Information given Start Marker
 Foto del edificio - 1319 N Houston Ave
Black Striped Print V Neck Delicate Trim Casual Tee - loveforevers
Information given End Marker
Information given Start Marker
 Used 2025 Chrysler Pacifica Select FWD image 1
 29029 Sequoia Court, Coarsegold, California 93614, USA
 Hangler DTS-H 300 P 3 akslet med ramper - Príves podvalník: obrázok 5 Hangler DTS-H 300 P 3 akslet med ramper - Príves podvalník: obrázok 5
Information given End Marker
◆ Assignment ◆
Would you please copy exactly the part of the entries above that begins at the line containing "Foto del edificio - 1319 N Houston Ave" and ends at the line containing "Black Striped Print", both lines included?

◆ Answer ◆
 Foto del edificio - 1319 N Houston Ave
Black Striped Print V Neck Delicate Trim Casual Tee - loveforevers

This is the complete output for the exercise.